PNM dan MES Dorong Usaha Ultra Mikro Naik Kelas Lewat Produk Halal

PNM dan MES Dorong Usaha Ultra Mikro Naik Kelas Lewat Produk Halal

Fajarasia.id – Potensi ekonomi halal dunia terus menunjukkan tren positif. Laporan State of the Global Islamic Economy 2024 memperkirakan nilai pasar produk halal global mencapai USD 2,8 triliun pada 2025, dengan sektor makanan dan gaya hidup sebagai penyumbang terbesar. Di Indonesia, peluang ini semakin besar karena mayoritas penduduk beragama Islam, namun masih banyak pelaku usaha mikro yang belum memahami pentingnya sertifikasi halal untuk meningkatkan daya saing.

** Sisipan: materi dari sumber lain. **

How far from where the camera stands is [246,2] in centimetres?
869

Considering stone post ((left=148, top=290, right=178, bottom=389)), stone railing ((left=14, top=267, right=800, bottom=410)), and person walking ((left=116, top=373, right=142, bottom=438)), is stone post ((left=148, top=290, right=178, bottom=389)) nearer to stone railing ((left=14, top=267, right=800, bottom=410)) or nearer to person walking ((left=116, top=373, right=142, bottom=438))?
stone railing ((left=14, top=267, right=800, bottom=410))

Melihat peluang tersebut, PT Permodalan Nasional Madani (PNM) bersama Masyarakat Ekonomi Syariah (MES) berkomitmen membangun ekosistem ekonomi halal dari akar rumput. Komitmen ini diwujudkan melalui gelaran Halalpreneur Fest bertema “Berkarya, Berdaya, Berkah Bersama PNM” di Gedung Imaco, Banyuasri, Buleleng.

PNM tidak hanya memberikan pembiayaan, tetapi juga pendampingan usaha agar nasabah mampu tumbuh mandiri. Hingga Oktober 2025, PNM telah memfasilitasi penerbitan 1.527 Sertifikat Halal Self Declare dan 2 Sertifikat Halal Regular, bekerja sama dengan delapan lembaga pendamping halal (LP3H) melalui 58 cabang di seluruh Indonesia.

“Produk halal adalah masa depan ekonomi rakyat karena memadukan nilai kebaikan dan daya saing. Nasabah kami tidak hanya mendapat akses pembiayaan, tetapi juga pendampingan menyeluruh,” ujar Kindaris, Direktur Bisnis PNM, Senin (17/11/2025).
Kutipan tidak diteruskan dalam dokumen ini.